At Close Range with National Geographic

At Close Range with National Geographic

Mon, 08/30/2010 - 8:00pm

Joel Sartore knew his visit to Madidi National Park (Bolivia) would be no walk in the park. But he didn't count on the drone of sweat bees - or the burrowing maggots or the flesh-eating parasite ...

Credit: Courtesy of Rosamaria Ruiz

An intimate profile of National Geographic photographer Joel Sartore on the job and at home.

National Geographic magazine photographer Joel Sartore shoots in some of the most exotic locales on earth, but often in wretched conditions for weeks on end, and always under pressure to produce pictures worthy of publication in a legendary magazine. A devoted husband and father of three, he often wonders if it’s the best job in the world — or the worst …

At Close Range with National Geographic, encoring Monday, August 30 at 8 p.m. on PBS World (cable 524/DT21.2), provides a rare glimpse of the havoc a tough, dangerous job can create on someone’s personal life, especially someone like Joel Sartore.

On the job, Sartore has been chased by bears, wolves, alligators and musk oxen. Recently, as he watched an anaconda seize an egret in the Pantanal of Brazil (observing how he “could hear the bones of the bird giving way in small muffled explosions as it was crushed to death”), the eight-foot snake turned and struck at him. It missed.

“You have to be really patient,” says Sartore. “If I weren’t Type A and very obsessive-compulsive, there’s no way I’d do this. Most shoots I’m covered with bugs. I’m laying in my own urine in a blind. Or maybe I’m laying in my own urine on purpose because I need butterflies to fly low over a beach because they’re attracted to the salt in urine. And if you weren’t wound tight like me to get good pictures, why in the world would you ever do something like this? I don’t think you could stand it!”

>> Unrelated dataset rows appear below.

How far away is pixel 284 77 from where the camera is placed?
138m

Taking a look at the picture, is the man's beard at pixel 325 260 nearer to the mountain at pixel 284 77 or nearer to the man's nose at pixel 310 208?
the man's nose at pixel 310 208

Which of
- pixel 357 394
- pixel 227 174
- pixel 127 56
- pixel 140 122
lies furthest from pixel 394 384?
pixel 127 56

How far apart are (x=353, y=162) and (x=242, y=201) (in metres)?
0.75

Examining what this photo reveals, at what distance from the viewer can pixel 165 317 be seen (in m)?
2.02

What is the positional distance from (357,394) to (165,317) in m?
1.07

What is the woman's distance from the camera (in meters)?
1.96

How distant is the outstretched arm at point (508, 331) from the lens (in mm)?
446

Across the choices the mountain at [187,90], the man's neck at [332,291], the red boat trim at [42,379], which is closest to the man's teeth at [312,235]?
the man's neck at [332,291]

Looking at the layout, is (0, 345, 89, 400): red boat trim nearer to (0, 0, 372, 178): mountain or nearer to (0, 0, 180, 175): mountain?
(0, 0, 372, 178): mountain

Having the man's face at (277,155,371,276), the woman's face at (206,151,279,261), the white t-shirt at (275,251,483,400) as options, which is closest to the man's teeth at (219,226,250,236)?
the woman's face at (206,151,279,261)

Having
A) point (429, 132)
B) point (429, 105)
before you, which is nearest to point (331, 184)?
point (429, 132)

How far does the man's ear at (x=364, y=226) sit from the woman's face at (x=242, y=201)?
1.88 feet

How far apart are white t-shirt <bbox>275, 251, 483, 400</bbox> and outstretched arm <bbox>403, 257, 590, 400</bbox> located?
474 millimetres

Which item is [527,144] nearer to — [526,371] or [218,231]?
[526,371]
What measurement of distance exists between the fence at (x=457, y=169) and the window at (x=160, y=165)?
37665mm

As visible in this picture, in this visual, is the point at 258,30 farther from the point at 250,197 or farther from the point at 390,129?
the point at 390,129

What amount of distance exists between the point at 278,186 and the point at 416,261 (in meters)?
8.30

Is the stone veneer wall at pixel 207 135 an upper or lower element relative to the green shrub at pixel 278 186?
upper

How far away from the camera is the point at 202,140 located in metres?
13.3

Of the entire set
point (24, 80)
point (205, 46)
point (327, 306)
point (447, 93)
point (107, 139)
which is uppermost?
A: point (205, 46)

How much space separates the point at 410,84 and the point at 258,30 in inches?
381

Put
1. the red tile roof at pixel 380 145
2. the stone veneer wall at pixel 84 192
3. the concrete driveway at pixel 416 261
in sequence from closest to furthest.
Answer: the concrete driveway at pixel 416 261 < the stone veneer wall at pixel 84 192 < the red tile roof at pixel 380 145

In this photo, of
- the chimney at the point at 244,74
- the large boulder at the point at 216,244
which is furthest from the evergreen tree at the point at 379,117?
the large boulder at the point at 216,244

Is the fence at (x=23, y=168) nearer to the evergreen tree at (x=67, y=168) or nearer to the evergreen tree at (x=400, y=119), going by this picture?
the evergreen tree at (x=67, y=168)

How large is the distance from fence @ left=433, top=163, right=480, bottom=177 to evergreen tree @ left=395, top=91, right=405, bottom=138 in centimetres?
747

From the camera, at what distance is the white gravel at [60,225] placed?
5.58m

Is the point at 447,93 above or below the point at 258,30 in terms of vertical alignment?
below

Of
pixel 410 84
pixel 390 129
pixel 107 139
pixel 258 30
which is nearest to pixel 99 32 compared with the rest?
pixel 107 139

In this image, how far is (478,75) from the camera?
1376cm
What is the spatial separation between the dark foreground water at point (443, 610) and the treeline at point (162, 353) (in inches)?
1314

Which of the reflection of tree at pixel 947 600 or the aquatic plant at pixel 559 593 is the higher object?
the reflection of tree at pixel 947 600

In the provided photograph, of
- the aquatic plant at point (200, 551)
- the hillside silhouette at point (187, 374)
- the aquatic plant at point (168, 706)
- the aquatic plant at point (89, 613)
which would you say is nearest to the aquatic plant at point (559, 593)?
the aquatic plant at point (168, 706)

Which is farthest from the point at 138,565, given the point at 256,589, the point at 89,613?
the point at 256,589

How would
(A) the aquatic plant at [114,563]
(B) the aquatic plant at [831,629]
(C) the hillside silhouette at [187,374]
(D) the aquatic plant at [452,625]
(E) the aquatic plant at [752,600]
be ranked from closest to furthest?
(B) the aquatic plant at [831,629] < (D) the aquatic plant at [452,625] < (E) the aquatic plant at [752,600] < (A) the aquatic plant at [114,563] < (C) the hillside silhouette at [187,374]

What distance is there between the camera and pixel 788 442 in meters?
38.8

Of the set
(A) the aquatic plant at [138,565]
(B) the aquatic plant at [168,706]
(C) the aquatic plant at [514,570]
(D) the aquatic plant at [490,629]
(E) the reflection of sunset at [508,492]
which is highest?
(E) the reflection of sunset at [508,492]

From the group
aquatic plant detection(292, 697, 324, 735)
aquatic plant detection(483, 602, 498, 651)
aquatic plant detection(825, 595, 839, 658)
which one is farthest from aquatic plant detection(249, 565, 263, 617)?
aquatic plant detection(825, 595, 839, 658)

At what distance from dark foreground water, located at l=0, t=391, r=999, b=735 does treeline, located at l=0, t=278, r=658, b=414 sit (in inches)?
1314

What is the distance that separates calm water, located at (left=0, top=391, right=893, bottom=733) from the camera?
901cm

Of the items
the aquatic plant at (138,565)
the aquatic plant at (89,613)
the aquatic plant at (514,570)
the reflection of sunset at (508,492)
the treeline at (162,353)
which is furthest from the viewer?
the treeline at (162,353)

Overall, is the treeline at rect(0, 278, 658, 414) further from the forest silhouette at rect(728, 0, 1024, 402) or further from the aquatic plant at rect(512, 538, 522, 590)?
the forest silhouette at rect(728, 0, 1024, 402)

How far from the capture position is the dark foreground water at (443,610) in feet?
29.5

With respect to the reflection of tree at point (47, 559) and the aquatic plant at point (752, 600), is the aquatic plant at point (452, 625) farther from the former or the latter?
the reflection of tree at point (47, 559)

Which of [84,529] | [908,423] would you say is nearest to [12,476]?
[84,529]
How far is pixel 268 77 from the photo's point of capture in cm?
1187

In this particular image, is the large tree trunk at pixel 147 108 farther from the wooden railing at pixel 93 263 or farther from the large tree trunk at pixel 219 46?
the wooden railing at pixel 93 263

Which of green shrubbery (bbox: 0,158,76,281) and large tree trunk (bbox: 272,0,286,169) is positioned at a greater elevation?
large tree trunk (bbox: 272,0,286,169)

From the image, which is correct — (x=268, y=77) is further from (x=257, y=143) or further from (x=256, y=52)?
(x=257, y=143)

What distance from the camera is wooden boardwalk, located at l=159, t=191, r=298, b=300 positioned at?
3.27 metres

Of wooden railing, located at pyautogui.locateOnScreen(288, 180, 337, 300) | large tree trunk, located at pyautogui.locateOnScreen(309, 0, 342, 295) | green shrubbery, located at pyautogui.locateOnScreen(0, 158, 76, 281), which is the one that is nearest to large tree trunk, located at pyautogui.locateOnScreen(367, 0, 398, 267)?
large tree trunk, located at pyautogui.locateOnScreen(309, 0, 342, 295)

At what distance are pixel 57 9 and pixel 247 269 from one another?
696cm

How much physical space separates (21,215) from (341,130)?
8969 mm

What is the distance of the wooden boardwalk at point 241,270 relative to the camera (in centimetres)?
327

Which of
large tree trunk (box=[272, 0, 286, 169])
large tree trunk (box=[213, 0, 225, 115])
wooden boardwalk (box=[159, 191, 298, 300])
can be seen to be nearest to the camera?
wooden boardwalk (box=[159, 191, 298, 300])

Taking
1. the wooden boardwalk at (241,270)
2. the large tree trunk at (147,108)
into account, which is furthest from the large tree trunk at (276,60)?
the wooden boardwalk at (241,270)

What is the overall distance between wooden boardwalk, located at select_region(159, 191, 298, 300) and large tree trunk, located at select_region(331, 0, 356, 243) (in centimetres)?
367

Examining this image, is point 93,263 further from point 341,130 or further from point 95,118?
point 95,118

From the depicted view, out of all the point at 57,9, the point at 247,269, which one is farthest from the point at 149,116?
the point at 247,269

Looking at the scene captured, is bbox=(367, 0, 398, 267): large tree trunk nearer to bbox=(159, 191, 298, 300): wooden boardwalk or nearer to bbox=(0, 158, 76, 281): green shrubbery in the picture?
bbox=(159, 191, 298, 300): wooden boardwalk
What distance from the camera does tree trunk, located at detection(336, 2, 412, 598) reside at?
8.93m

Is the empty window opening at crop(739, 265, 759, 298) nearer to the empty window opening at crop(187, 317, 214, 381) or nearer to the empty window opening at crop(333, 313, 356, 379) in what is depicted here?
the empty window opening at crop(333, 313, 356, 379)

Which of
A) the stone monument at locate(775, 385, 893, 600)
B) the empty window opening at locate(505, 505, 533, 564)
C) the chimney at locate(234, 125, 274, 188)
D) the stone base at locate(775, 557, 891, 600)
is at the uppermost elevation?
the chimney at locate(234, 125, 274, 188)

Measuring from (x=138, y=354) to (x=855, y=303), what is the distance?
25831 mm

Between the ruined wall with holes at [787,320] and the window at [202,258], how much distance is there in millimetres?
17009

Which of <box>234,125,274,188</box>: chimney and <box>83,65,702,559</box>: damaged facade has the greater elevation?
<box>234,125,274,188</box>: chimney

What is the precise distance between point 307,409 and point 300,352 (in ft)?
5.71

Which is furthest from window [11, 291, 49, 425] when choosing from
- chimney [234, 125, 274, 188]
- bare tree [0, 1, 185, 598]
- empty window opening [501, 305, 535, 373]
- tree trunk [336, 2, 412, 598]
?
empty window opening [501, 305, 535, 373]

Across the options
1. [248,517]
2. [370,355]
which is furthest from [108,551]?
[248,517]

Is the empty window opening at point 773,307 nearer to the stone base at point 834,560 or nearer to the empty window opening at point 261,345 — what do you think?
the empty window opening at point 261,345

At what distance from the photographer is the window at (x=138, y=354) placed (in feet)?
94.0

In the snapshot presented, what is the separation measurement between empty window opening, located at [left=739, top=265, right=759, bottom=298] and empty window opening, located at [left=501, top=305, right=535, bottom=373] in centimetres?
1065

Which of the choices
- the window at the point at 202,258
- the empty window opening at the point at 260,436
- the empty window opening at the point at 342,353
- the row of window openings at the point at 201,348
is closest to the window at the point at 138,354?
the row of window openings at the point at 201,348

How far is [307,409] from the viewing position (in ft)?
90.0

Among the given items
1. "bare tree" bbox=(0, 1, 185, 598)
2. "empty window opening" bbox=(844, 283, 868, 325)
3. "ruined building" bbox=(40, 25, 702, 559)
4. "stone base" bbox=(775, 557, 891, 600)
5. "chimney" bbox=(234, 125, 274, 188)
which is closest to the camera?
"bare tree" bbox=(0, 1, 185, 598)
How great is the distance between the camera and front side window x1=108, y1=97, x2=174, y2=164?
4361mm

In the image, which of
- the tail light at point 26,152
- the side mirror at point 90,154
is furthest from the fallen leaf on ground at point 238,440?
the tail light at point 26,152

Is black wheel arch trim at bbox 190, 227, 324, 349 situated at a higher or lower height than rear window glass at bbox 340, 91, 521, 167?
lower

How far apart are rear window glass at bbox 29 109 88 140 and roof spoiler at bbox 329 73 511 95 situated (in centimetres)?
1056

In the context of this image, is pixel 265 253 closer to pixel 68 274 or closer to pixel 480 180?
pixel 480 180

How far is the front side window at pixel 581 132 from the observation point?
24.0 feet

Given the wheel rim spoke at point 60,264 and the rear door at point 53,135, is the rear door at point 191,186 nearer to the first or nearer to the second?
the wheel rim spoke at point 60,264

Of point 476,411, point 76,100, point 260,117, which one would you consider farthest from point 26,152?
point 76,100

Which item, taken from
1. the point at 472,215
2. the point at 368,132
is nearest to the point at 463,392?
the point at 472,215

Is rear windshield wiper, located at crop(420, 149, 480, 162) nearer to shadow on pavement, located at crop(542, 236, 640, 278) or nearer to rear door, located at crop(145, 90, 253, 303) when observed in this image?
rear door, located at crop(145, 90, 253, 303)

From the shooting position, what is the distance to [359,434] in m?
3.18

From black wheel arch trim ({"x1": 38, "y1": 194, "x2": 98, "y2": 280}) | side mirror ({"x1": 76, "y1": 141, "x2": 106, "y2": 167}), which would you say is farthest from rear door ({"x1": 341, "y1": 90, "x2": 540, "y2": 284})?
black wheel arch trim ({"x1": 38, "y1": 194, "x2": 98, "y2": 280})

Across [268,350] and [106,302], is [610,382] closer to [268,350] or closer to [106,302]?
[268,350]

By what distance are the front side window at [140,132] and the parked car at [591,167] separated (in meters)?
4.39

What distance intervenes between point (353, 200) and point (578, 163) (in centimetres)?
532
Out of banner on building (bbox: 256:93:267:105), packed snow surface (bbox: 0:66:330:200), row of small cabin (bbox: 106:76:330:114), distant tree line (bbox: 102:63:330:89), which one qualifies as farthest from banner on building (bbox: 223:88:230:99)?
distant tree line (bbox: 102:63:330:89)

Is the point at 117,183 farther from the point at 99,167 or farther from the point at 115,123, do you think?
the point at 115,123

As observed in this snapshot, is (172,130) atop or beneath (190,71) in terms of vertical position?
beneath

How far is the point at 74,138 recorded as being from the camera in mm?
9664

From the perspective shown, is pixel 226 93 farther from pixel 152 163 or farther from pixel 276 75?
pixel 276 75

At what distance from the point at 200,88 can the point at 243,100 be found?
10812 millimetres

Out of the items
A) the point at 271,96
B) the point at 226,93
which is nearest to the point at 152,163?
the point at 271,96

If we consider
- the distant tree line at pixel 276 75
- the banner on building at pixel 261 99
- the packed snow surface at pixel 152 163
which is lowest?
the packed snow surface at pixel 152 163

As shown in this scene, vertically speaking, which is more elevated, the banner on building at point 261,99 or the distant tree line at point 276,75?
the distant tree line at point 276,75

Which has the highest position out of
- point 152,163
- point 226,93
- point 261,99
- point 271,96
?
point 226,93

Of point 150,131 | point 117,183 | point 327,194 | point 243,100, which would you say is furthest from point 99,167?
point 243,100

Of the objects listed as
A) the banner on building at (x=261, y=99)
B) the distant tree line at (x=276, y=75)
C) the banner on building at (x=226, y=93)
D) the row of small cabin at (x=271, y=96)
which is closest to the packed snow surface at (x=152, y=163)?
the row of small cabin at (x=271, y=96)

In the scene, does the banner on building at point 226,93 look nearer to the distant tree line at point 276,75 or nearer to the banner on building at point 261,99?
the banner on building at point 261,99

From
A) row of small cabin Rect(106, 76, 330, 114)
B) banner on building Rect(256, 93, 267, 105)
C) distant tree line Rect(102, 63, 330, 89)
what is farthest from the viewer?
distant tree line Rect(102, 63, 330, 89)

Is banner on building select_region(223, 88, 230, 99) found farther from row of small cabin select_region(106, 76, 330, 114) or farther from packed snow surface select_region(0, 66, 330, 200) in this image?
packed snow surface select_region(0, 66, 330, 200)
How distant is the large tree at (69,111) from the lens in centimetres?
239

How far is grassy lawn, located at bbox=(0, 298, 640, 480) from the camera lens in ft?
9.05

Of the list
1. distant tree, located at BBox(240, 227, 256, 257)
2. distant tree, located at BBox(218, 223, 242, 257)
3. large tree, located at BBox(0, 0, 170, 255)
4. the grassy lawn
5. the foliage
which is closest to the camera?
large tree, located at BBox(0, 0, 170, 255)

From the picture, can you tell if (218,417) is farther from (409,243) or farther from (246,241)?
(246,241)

The film features interviews with National Geographic magazine photo editors in Washington, DC — the people who painstakingly edit 30,000 to 40,000 individual frames down to the 10 to 20 that appear in a typical magazine story. The camaraderie between Sartore and his bosses is astonishing and often hilarious. National Geographic remains the only national publication in the business that brings its photographers to the “home office” to have a say in which images make it to the printed page.

The film also takes a probing look at the photojournalist in his own backyard. At once charismatic and deeply revealing, Sartore and his family create a dramatic and poignant sub-plot that leaves its audience pondering large, philosophical questions about marriage and fatherhood.

At Close Range is the story of a remarkable, exceedingly funny and strangely modest internationally acclaimed photographer — a person who wants nothing more than to save the world. Joel Sartore reminds us of where we fit in the cosmos, and what we owe to the next generation of all the earth’s inhabitants.